Man tried to answer but could not make a sound. Raven waved his magic wing over him and then he said:
"I do not wish to be a bear, for then I would have to live on the sea while my son would live on the shore, and I would be unhappy."
Raven made one stroke of his wings and the bearskin fell from Man and lay on one side, while he sat up in his human form, thankful that he did not have to spend the rest of his life as a polar bear.
Then Raven pulled a quill from his tail and put it into the empty bearskin for a backbone, and after he had waved his wings over it a white bear arose and walked slowly away; and ever since that time white bears have been found on the frozen seas.
"How many times did you turn over?" Raven asked.
"Four times," answered Man.
"That was four years. You slept there just four years," said Raven. "Come now and I will show you some of the animals I made while you slept.

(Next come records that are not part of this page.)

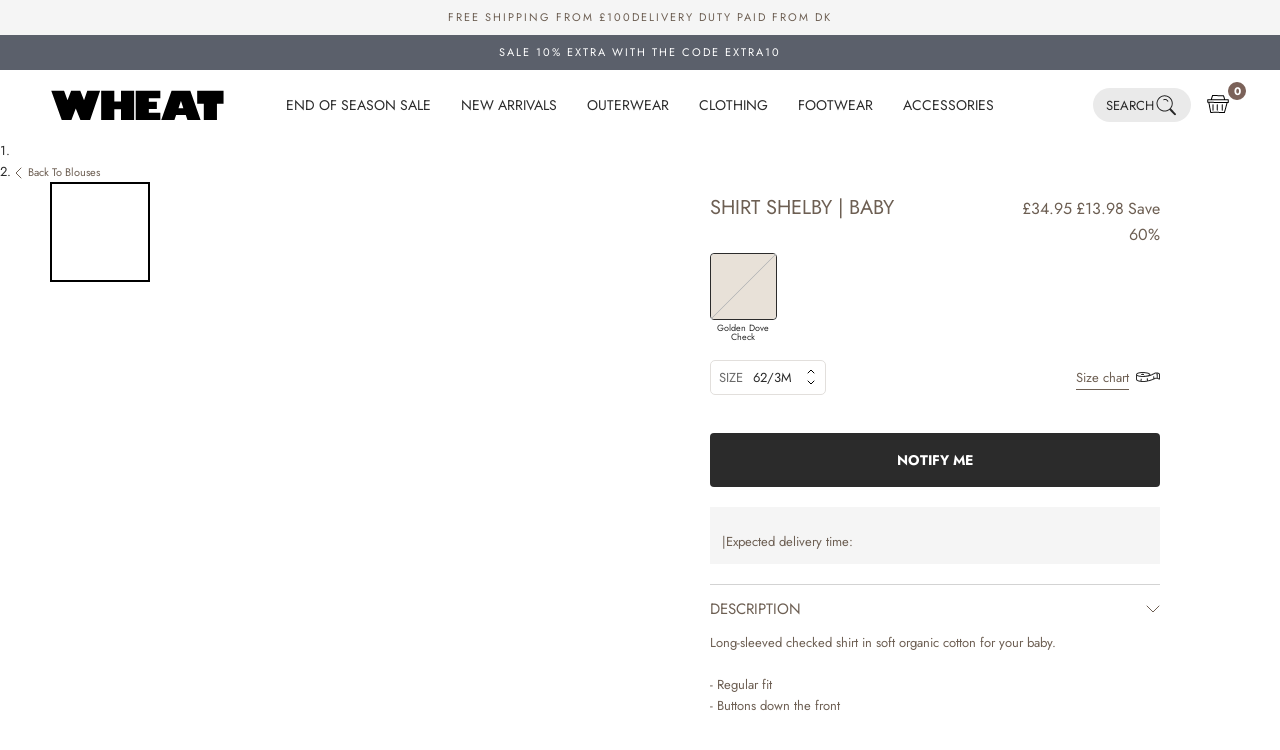

--- FILE ---
content_type: text/javascript
request_url: https://www.wheat.co.uk/cdn/shop/t/7/assets/countdown.js?v=102618930546070323141722927634
body_size: -221
content:
function countdown(){_.each($(".countdown"),function(e){var $countdown=$(e),eventTime=moment($countdown.data("time"),"HH:mm:ss").unix(),currentTime=moment().unix(),diffTime=eventTime-currentTime,duration=moment.duration(diffTime*1e3,"milliseconds"),interval=1e3,isWeekend=moment().format("e")==0||moment().format("e")==6;if(diffTime>0&&!isWeekend){var updateClock2=function(){if(duration=moment.duration(duration.asMilliseconds()-interval,"milliseconds"),duration._milliseconds<0){$countdown.hide();return}var d=moment.duration(duration).days(),h=moment.duration(duration).hours(),m=moment.duration(duration).minutes(),s=moment.duration(duration).seconds();d=$.trim(d).length===1?"0"+d:d,h=$.trim(h).length===1?"0"+h:h,m=$.trim(m).length===1?"0"+m:m,s=$.trim(s).length===1?"0"+s:s,$d.text(d),$h.text(h),$m.text(m),$s.text(s)},updateClock=updateClock2;$countdown.fadeIn(),$countdown.next(".countdown--text").fadeIn();var $d=$(".countdown-days"),$h=$(".countdown-hours"),$m=$(".countdown-minutes"),$s=$(".countdown-seconds");updateClock2(),setInterval(function(){updateClock2()},1e3)}else $countdown.hide()})}countdown();
//# sourceMappingURL=/cdn/shop/t/7/assets/countdown.js.map?v=102618930546070323141722927634
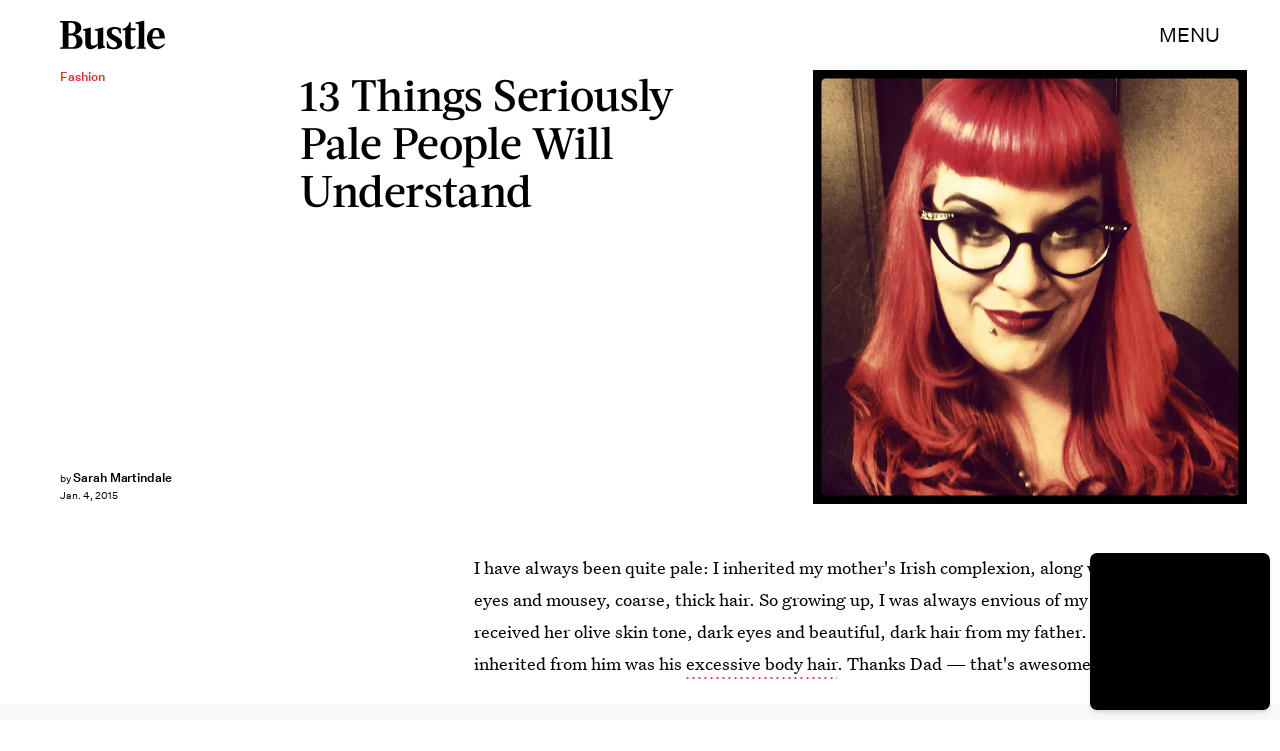

--- FILE ---
content_type: text/html; charset=utf-8
request_url: https://www.google.com/recaptcha/api2/aframe
body_size: 268
content:
<!DOCTYPE HTML><html><head><meta http-equiv="content-type" content="text/html; charset=UTF-8"></head><body><script nonce="i0_Gcu68EUxKH9XWyBSXBg">/** Anti-fraud and anti-abuse applications only. See google.com/recaptcha */ try{var clients={'sodar':'https://pagead2.googlesyndication.com/pagead/sodar?'};window.addEventListener("message",function(a){try{if(a.source===window.parent){var b=JSON.parse(a.data);var c=clients[b['id']];if(c){var d=document.createElement('img');d.src=c+b['params']+'&rc='+(localStorage.getItem("rc::a")?sessionStorage.getItem("rc::b"):"");window.document.body.appendChild(d);sessionStorage.setItem("rc::e",parseInt(sessionStorage.getItem("rc::e")||0)+1);localStorage.setItem("rc::h",'1769097216783');}}}catch(b){}});window.parent.postMessage("_grecaptcha_ready", "*");}catch(b){}</script></body></html>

"Here is one like the shrew-mouse of the land; but this one always lives on the ice of the sea, and whenever it sees a man it darts at him, entering the toe of his boot and crawling all over him. If the man keeps perfectly quiet, it will leave him unharmed. But if he is a coward, and lifts so much as a finger to brush it away, it instantly burrows into his flesh going directly to his heart and causing death.
"Here is another, a large leather-skinned animal with four long, wide-spreading arms. This is a fierce animal, living in the sea, which wraps its arms around a man or a kayak and pulls them into the water. If the man tries to escape by getting out of his kayak upon the ice and running away, it will dart underneath and break the ice under his feet. Or if he gets on the shore and runs, it burrows through the earth as easily as it swims through the water. No one can escape if once it pursues him."
"Why did you make such an animal?" asked Man.